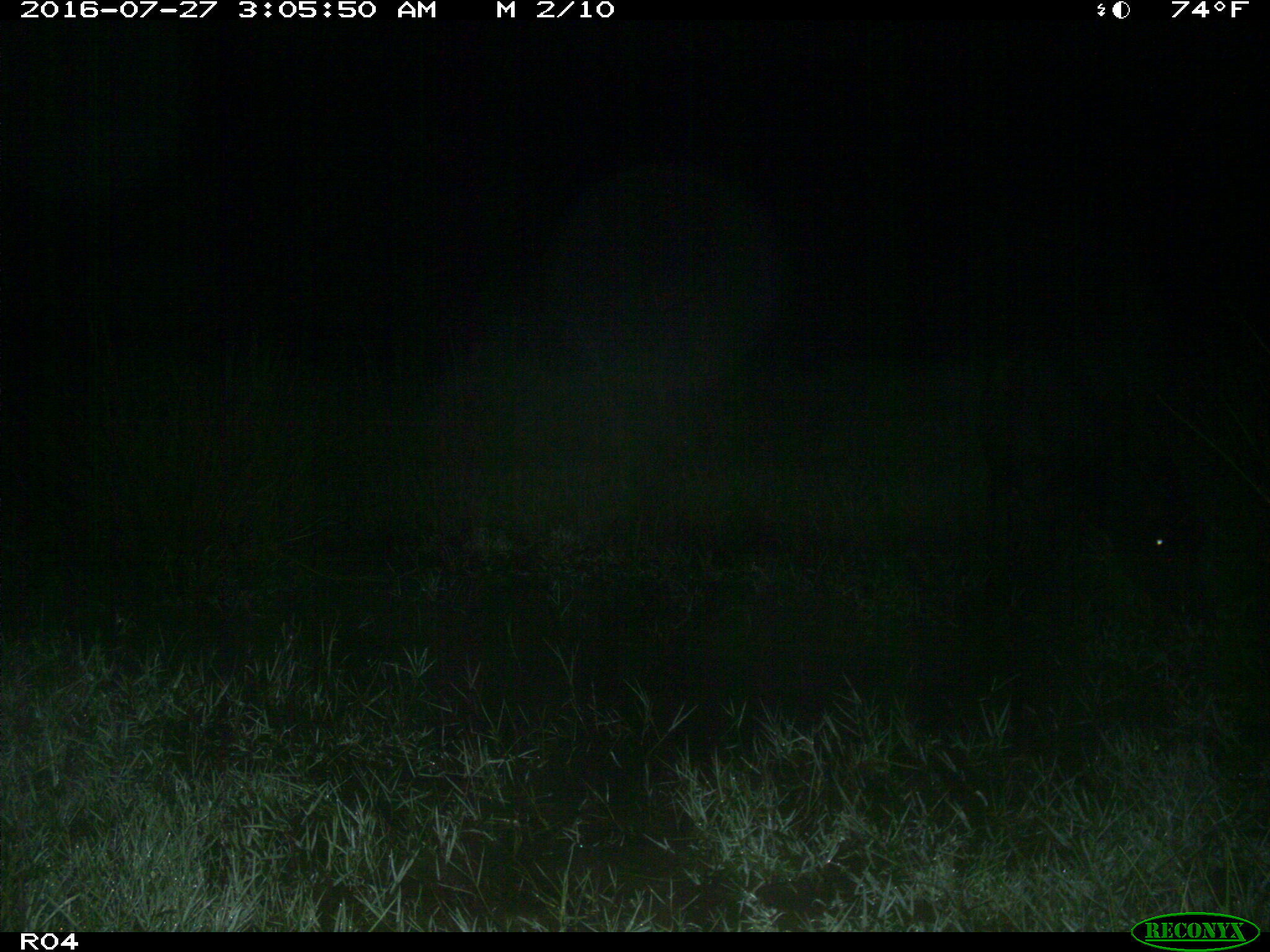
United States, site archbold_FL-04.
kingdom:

==

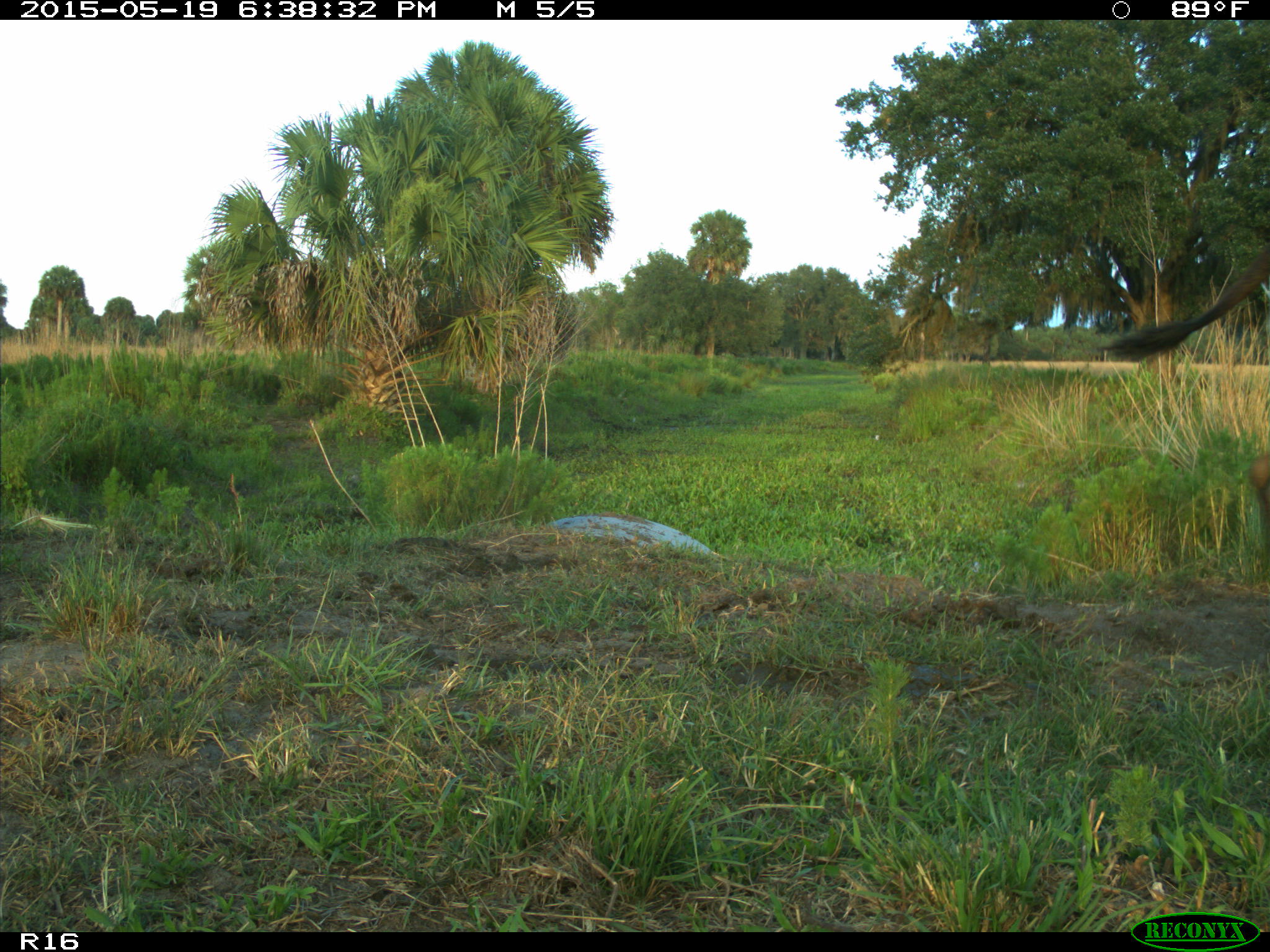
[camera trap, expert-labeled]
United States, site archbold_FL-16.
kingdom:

#### Exercise prompt:
Go through the preceding material and copy each line that has the word "United".

#### Written answer:
United States, site archbold_FL-04.
United States, site archbold_FL-16.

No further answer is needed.